● TEXTAUSSCHNITT
▶

Änderungen zum dualen Vertrieb

Beim dualen Vertrieb, also wenn Hersteller sowohl über Händler als auch direkt vertreiben und somit Hersteller und Händler im Wettbewerb betreffend der eigenen Marke agieren, gibt es eine weitreichende Änderung in Bezug auf den Informationsaustausch zwischen den Parteien. Gruppenweise freigestellt ist nur noch der Informationsaustausch, welcher direkt die Umsetzung der vertikalen Vereinbarung betrifft oder zur Verbesserung der Produktion oder des Vertriebs der Vertragswaren oder -dienstleistungen erforderlich ist. Kurzum geht es im Kern um Informationen, die die Abwicklung oder Optimierung der Lieferbeziehung zwischen Hersteller und Händler betreffen (need to know-Ansatz). In den Vertikalleitlinien gibt es dazu eine nicht abschließende und beispielhafte Auflistung zu Informationen, die in dem vorgenannten Sinne prinzipiell bedenklich oder unbedenklich sind. Diese Änderung ist sehr praxisrelevant und birgt erhebliche Bußgeldrisiken, so dass sich Hersteller und Händler im Fall abweichender Praxis auf die neue Rechtslage schnellstmöglich ausrichten müssen.

Onlinevermittlungsplattformen

Die neue Vertikal-GVO definiert Onlinevermittlungsplattformen als eigenständige Anbieter von Onlinevermittlungsdiensten in Form der Vermittlung von Transaktionen, so dass die Tätigkeit von Onlinevermittlungsplattformen den Anforderungen der Vertikal-GVO genügen muss. Sofern die Plattform hybrid agiert, also auch selbst Waren oder Dienstleistungen unmittelbar anbietet (also auch als Wettbewerber agiert), ist eine Freistellung über die Vertikal-GVO nicht möglich, sondern nur ggf. qua Einzelfreistellung. Sogenannte weite Meistbegünstigungsklauseln, bei denen sich Unternehmen gegenüber einer Onlinevermittlungsplattform verpflichten, nicht zu günstigeren Konditionen auf anderen Vertriebswegen (online und offline) anzubieten, sind über die Vertikal-GVO nicht mehr freistellungsfähig. Eine enge Meistbegünstigungsklausel ist über die Vertikal-GVO aber grundsätzlich rechtfertigbar.

Weitere wichtige Neuerungen und Klarstellungen

Für einen praktischen Kurzüberblick sollten folgende Themen nicht unerwähnt bleiben.

  • Handelsvertreterprivileg

Das Handelsvertreterprivileg bleibt bestehen, d.h. sofern der Vertriebsmittler keine wesentlichen kommerziellen oder finanziellen Absatzrisiken trägt, gilt dieser als verlängerter Arm des Herstellers und das Kartellverbot ist in der Folge nicht anwendbar.

◀

● ZU ERLEDIGENDE AUFGABEN
**A.** Begründe anhand des Textausschnitts in ein bis drei Sätzen, warum sich Hersteller und Händler bei abweichender Praxis schnellstmöglich auf die neue Rechtslage zum Informationsaustausch ausrichten müssen.
**B.** Fasse den Textausschnitt in genau zwei Sätzen zusammen.
**C.** Liste alle Überschriften des Textausschnitts auf, einschließlich des mit einem Aufzählungszeichen markierten Themas.

● ROHDATEN
▶

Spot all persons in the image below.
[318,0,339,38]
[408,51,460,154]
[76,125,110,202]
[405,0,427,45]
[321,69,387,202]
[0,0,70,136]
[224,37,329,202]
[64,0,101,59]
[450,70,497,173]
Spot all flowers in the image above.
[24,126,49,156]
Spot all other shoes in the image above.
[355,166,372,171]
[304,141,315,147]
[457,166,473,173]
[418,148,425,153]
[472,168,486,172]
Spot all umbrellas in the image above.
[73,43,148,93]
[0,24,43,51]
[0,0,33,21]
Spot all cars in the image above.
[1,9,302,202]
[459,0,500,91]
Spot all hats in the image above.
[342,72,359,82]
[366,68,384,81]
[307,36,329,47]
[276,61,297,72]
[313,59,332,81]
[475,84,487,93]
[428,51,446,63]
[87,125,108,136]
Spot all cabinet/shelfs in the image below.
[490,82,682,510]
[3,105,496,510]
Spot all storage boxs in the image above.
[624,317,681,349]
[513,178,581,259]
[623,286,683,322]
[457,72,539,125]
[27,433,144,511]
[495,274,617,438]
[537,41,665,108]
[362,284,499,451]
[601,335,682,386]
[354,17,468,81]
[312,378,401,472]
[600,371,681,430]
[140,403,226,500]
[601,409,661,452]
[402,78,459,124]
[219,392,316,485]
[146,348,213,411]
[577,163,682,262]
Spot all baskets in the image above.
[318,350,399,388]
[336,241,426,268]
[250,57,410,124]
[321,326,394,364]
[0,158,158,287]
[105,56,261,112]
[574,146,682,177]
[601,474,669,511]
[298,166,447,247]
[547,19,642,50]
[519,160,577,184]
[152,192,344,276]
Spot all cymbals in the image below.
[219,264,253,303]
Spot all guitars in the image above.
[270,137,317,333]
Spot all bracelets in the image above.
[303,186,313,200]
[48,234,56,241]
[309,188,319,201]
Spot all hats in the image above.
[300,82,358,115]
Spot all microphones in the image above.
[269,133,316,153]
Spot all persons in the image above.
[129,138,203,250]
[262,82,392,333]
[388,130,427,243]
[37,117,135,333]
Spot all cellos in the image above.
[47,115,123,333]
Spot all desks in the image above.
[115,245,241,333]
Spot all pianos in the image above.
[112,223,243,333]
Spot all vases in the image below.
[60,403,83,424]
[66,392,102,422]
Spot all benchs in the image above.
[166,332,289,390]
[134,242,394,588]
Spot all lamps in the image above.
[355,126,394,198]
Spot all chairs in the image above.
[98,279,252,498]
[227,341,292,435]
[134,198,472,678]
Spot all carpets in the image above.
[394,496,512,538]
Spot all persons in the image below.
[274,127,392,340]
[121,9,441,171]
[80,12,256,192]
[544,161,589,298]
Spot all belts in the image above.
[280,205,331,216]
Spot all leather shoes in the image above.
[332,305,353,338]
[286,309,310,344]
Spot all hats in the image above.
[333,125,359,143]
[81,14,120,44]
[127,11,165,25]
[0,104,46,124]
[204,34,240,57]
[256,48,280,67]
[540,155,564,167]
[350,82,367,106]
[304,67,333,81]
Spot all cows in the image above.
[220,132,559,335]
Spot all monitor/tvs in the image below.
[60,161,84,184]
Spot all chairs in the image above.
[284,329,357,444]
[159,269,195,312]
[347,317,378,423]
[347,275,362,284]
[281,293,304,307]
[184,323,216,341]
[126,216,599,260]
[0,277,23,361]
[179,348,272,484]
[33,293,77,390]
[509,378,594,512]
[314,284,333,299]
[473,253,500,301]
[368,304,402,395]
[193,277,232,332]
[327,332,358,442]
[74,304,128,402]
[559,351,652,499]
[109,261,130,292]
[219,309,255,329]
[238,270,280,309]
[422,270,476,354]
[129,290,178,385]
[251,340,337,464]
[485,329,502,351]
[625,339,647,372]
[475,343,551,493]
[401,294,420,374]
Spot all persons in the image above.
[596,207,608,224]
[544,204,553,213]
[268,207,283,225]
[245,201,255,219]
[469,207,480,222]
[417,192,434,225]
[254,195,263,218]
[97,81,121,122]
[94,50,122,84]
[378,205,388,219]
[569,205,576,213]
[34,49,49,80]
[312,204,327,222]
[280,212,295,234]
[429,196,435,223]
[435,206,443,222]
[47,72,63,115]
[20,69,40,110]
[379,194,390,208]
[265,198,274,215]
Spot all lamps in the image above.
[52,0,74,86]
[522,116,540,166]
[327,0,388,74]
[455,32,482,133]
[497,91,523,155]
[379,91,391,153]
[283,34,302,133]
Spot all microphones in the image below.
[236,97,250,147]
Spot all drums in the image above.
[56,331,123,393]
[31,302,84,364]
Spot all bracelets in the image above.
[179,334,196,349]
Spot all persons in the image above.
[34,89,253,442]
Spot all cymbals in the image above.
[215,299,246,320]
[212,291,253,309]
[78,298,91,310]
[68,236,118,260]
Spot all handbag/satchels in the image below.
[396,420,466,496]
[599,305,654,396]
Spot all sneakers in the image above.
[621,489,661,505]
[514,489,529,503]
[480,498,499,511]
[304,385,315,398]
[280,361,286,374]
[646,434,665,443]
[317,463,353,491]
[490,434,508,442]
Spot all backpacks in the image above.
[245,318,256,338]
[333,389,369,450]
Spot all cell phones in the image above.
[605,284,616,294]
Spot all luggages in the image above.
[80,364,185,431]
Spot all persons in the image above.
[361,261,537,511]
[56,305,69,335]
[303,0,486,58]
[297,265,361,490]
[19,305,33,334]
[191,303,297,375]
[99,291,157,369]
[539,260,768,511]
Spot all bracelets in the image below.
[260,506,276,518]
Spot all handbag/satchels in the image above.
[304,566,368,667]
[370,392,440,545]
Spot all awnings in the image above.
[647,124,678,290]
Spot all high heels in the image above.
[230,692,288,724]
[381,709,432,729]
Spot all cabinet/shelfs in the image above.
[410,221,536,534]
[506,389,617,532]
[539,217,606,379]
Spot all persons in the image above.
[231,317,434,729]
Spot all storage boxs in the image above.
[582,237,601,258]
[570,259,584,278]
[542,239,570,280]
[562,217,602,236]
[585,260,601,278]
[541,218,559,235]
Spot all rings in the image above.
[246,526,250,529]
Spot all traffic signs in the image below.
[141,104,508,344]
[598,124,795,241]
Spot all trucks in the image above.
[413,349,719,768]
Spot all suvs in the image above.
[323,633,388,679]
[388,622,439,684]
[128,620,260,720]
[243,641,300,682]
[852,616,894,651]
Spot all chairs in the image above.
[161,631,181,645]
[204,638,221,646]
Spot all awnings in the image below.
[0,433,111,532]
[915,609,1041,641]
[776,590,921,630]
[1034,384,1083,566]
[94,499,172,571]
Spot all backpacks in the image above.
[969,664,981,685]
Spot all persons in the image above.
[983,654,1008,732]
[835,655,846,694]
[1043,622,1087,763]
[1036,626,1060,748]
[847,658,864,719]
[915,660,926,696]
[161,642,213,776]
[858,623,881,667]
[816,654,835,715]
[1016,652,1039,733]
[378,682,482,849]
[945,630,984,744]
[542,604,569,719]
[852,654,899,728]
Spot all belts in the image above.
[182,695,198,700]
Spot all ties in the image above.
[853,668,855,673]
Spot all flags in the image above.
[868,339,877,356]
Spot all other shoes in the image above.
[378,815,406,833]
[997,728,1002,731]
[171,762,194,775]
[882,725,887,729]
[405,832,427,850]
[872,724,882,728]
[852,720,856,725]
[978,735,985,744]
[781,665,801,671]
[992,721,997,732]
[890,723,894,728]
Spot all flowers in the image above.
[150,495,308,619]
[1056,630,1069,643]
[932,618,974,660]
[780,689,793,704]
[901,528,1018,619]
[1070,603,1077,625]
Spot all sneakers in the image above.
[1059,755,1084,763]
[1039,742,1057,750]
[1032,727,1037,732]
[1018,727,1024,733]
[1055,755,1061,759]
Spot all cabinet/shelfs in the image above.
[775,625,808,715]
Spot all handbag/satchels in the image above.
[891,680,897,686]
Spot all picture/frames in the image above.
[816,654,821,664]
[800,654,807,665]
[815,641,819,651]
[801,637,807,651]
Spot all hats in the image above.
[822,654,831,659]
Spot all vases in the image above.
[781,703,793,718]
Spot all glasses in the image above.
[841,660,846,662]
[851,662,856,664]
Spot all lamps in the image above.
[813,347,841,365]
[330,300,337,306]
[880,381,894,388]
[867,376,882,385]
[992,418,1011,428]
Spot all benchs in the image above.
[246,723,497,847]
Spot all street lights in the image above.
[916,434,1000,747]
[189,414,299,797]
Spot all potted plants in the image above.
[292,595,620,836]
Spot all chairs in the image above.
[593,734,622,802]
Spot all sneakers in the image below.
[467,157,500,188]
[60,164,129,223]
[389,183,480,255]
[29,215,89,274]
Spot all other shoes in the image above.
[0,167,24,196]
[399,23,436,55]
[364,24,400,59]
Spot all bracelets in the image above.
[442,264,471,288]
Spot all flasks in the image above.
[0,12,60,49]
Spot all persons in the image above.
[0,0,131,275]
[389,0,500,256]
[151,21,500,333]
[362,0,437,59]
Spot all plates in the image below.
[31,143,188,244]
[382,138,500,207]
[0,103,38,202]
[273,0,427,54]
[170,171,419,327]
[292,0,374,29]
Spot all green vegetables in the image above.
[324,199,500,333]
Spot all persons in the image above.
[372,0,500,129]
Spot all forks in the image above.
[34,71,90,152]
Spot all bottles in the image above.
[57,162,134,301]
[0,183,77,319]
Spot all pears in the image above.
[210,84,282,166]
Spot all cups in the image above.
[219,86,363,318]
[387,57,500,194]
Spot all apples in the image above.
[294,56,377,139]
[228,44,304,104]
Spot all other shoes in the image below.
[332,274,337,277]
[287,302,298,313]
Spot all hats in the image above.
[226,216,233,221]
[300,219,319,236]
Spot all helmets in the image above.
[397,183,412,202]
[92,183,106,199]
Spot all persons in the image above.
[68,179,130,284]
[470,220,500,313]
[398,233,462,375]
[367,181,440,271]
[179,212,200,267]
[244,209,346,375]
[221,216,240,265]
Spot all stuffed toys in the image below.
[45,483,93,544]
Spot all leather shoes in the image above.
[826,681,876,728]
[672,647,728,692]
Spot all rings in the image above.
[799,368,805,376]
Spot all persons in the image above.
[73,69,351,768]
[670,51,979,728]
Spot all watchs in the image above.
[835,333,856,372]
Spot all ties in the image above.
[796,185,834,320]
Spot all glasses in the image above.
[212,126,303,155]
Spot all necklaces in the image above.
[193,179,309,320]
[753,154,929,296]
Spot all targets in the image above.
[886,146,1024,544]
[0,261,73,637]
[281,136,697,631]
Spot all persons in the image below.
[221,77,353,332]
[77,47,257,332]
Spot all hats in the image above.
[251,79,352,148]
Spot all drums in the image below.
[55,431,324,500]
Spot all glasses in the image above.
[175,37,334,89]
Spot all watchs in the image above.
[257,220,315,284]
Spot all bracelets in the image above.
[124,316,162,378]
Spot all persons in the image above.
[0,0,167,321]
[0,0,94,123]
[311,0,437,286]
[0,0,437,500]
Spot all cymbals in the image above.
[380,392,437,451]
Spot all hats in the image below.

◀

● LÖSUNGEN DER AUFGABEN
**A.** Sie müssen sich schnellstmöglich umstellen, weil die Änderung beim Informationsaustausch im dualen Vertrieb sehr praxisrelevant ist und erhebliche Bußgeldrisiken birgt.

**B.** Im dualen Vertrieb ist nur noch der Informationsaustausch gruppenweise freigestellt, der direkt die Umsetzung der vertikalen Vereinbarung betrifft oder zur Verbesserung von Produktion oder Vertrieb der Vertragswaren oder -dienstleistungen erforderlich ist. Onlinevermittlungsplattformen müssen den Anforderungen der Vertikal-GVO genügen, wobei hybride Plattformen und weite Meistbegünstigungsklauseln darüber nicht freistellungsfähig sind, während das Handelsvertreterprivileg bestehen bleibt.

**C.**
- Änderungen zum dualen Vertrieb
- Onlinevermittlungsplattformen
- Weitere wichtige Neuerungen und Klarstellungen
- Handelsvertreterprivileg